Nessuna pubalgia cronica, il Milan non ha rifilato al Real Madrid alcun ‘pacco’. E’ questo, in sintesi, il discorso che emerge dalla conferenza stampa che ha visto per protagonista Kakà, al centro di speculazioni giornalistiche sul suo stato di salute. Era stato in particolare il quotidiano spagnolo Marca, nei giorni scorsi, ad avanzare questa ipotesi, scatenando le ire di Adriano Galliani, che aveva ricordato come l’ultimo periodo al Milan del fuoriclasse brasiliano fosse stato invece molto brillante proprio dal punto di vista fisico.

“Possiamo chiudere il discorso sulla pubalgia. Non ho questo problema. Chi dice il contrario, dice una menzogna”. Chiaro e lapidario il concetto espresso da Kakà per fugare ogni dubbio. “Posso giocare tutte le partite. La mia presenza in campo contro l’Espanyol mette fine a tutte queste chiacchiere infondate che sono venute fuori la scorsa settimana”.

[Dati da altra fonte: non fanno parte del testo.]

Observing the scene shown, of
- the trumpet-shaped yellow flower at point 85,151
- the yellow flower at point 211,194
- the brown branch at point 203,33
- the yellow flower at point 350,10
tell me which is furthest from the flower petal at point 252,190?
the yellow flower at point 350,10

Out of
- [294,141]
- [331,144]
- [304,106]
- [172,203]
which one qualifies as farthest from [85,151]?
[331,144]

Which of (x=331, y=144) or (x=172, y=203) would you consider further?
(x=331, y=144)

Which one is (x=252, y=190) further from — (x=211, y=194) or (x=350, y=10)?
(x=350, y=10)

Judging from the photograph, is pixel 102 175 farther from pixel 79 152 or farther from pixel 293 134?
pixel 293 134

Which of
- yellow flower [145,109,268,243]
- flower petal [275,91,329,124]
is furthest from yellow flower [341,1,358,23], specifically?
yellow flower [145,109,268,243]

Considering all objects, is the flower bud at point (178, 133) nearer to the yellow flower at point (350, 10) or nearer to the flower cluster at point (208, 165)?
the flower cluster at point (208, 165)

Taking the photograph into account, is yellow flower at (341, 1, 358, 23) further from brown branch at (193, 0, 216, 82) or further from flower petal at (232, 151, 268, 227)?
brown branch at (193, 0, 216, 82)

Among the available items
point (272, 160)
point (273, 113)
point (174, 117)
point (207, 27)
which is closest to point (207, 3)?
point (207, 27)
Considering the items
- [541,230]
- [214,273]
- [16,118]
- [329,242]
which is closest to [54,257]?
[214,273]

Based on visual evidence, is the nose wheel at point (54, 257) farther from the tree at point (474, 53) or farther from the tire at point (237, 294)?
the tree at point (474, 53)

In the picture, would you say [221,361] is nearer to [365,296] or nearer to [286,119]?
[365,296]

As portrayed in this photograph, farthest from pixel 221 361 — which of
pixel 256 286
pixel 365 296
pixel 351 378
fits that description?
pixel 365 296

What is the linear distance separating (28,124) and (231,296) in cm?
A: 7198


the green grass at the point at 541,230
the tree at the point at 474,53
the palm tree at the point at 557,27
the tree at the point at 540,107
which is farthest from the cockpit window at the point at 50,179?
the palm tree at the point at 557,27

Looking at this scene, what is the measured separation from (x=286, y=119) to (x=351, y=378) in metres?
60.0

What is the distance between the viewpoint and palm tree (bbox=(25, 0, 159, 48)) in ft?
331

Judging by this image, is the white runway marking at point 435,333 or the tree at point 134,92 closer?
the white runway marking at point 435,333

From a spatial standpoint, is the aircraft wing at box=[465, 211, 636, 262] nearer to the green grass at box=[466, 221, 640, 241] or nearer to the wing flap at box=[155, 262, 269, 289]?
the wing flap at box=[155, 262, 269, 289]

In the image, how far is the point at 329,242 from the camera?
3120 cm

Nell’ultima gara di campionato, infatti, il gioiello brasiliano si è reso protagonista di un ottima prestazione, mettendo anche la propria firma con un gol sul 3-0 con il quale si è imposto il Real Madrid. La pubalgia che lo aveva fermato a novembre sembra dunque essere superata: “Sto migliorando continuamente. Il mio problema principale è la condizione fisica. Non stavo come avrei voluto e ora sto tornando a fare ciò che mi piace in campo. Prima non stavo bene”.

“In Brasile e in Italia hanno parlato molto della mia condizione fisica, dicendo che non sarei tornato a giocare in buone condizioni, e questo non è vero –  spiega ancora Kakà -. E’ una speculazione menzognera quanto è stato creato la settimana scorsa dicendo che ho un problema cronico”.

“Oggi – ribadisce il brasiliano – la mia condizione è migliore e posso fare le cose che mi piacciono in campo; ho più mobilità e posso giocare dietro gli attaccanti come amo fare. Il Real Madrid sta giocando bene, ha fatto buone partite e si sta dando progressivamente un’identità di gioco”.